The purpose of this study was to examine the usefulness of the abovementioned novel biomarkers in the prognostic evaluation of postcardiac arrest patients who received TTM treatment according to the guidelines. The novel biomarkers were compared with preexisting biomarkers to confirm their clinical feasibility.

Methods

Study design and setting

This was a prospective observational study of adult out-of-hospital cardiac arrest (OHCA) patients treated with TTM at two tertiary care academic emergency departments between August 2018 and May 2020: the Department of Emergency Medicine, Seoul St. Mary’s Hospital, The Catholic University of Korea, and the Department of Emergency Medicine, Chungnam Hospital, The Chungnam University of Korea. This study utilized an informed consent form approved by participating hospitals, including the institutional review board (IRB) of Seoul St. Mary’s Hospital (KC18TNSI0396). Written informed consent was obtained from all patients′ legal surrogates and, later, if possible, from the survivors.

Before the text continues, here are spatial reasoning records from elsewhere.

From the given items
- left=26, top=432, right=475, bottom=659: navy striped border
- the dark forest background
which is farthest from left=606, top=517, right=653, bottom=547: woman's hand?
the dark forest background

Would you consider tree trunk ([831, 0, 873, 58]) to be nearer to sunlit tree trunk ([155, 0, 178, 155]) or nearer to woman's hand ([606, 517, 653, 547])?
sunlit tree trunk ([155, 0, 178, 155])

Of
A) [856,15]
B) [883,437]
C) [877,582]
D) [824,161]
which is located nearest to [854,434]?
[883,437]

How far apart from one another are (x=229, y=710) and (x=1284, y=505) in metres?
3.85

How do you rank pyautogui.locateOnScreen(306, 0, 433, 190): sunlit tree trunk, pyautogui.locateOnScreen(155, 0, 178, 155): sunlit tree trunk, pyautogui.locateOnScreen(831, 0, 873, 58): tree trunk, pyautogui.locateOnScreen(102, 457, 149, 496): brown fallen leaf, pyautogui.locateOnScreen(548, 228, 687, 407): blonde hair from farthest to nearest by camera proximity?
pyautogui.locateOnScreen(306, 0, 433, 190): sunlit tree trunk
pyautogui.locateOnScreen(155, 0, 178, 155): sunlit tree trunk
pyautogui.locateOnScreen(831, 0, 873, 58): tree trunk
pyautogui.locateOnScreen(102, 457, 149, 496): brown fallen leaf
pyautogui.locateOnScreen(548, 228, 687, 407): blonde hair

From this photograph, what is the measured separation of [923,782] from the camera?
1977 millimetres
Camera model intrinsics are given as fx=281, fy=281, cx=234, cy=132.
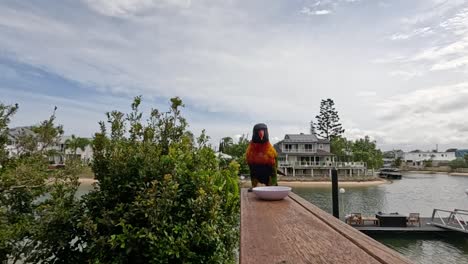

The inclusion criteria of this study were as follows: OHCA regardless of etiology of cardiac arrest, age older than 18 years, unconsciousness (Glasgow Coma Scale score < 8) after ROSC and treatment with TTM. The exclusion criteria were as follows: history of cerebrovascular disease, active intracranial bleeding, acute stroke, known severe coagulopathy, cardiac arrest due to trauma or drugs, known limitations in therapy and a do‐not‐attempt resuscitation order, known prearrest cerebral performance category (CPC) 3 or 4, and known terminal disease.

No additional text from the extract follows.